The Stories Behind the Stats: We Treat People not Numbers

In his classic work on illness and narrative: The Wounded Storyteller Arthur Franks writes:

“This book presents ill people as wounded storytellers.  I hope to shift the dominate cultural conception of illness away from passivity- the ill person as ‘victim of’ disease and then recipient of care- toward activity.  The ill person who turns illness into story transforms fate into experience: the disease that sets the body apart from others becomes, in the story, the common body of suffering that joins bodies in their shared vulnerability.”

We are experiencing a moment of history where stories about illness are being transformed and combined into data at an incredible pace.  Reimbursement rates and outcomes often come down to meeting cold hard numbers, and of course when it comes to population health we need these numbers to understand and manage healthcare.
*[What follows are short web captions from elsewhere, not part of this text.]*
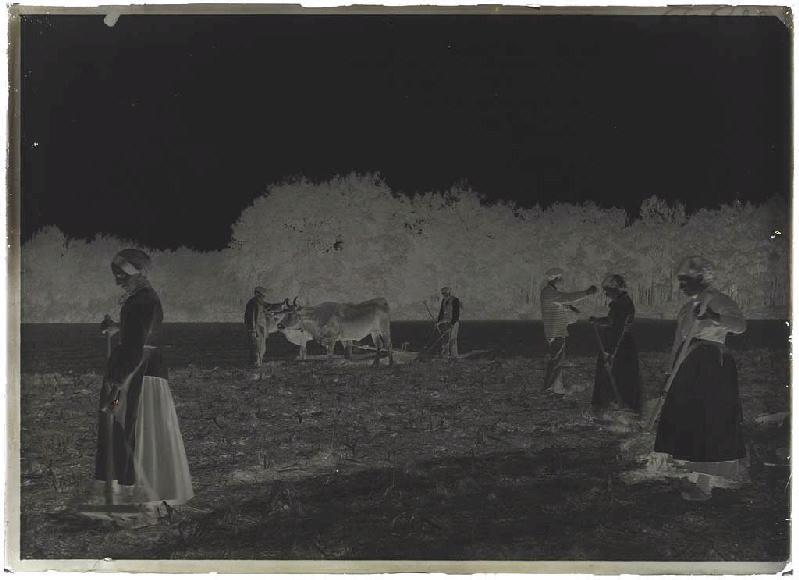 Labours et semailles avec Marie, Le Monge, Labouheyre_0
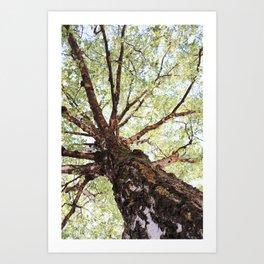 Old Birch in Spring Art Print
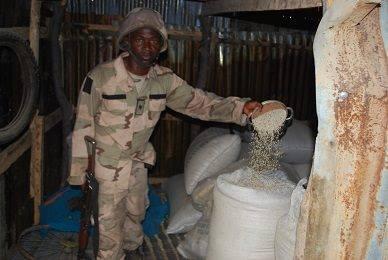 Army Operation Borno 10
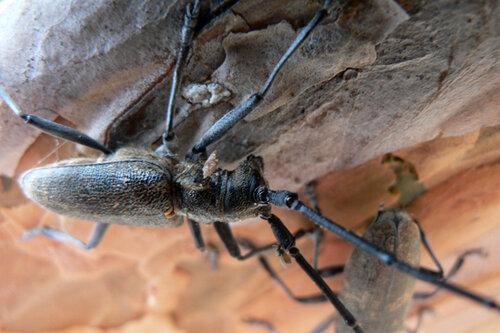 из жизни жуков тусовка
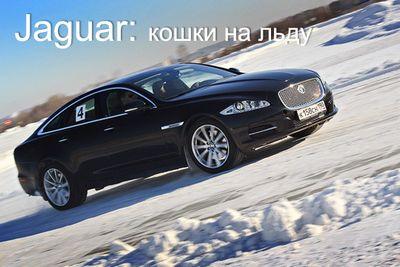 Jaguar: кошки на льду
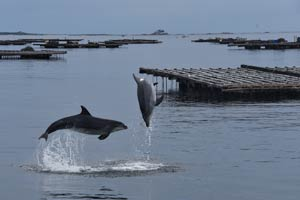 Bottlenose dolphins and aquaculture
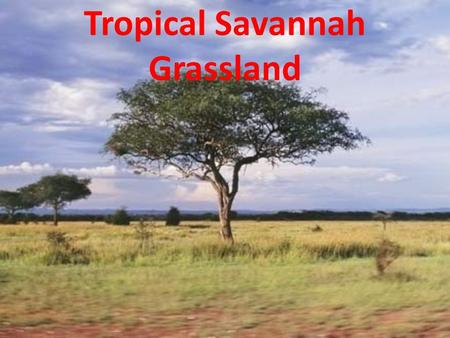 Tropical Savannah Grassland. Key Features of the Tropical Savanna Biome This tropical biome develops where the climate provides one or two wet seasons.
But the stories exist before the data, and the numbers and metrics are, in the end, collections of stories which doctors and patients tell each other every day.

Thanks to the work of Arthur Kleinman and others, narrative medicine is now mainstream and discussed, for example, in JAMA by Rita Charon, M.D., Ph.D., and taught in some medical schools.  As Dr. Charon writes: “Sick people need physicians who can understand their diseases, treat their medical problems, and accompany them through their illnesses. . . . Through the narrative processes of reflection and self-examination, both physicians and patients can achieve more accurate understandings of all the sequelae of illness, equipping them to better weather its tides.”

As part of this blog we want to, on occasion highlight some of these stories.

Roger Angell, the legendary New Yorker editor and essayist, recently set down his take on being 93 years old.  The Essay This Old Man: Life in the Nineties is a beautiful mix of descriptive writing, and reflections on aging and illnesses:

“Now, still facing you, if I cover my left, or better, eye with one hand, what I see is a blurry encircling version of the ceiling and floor and walls or windows to our right and left but no sign of your face or head: nothing in the middle. But cheer up: if I reverse things and cover my right eye, there you are, back again. If I take my hand away and look at you with both eyes, the empty hole disappears and you’re in 3-D, and actually looking pretty terrific today. Macular degeneration.”

How do you as a doctor interact with and listen to your patients to see the person behind the patient number, CPT code, DRG, RVU, ICD code?  How do you find the time?  And what could our institutions do to give patients’ stories their proper place?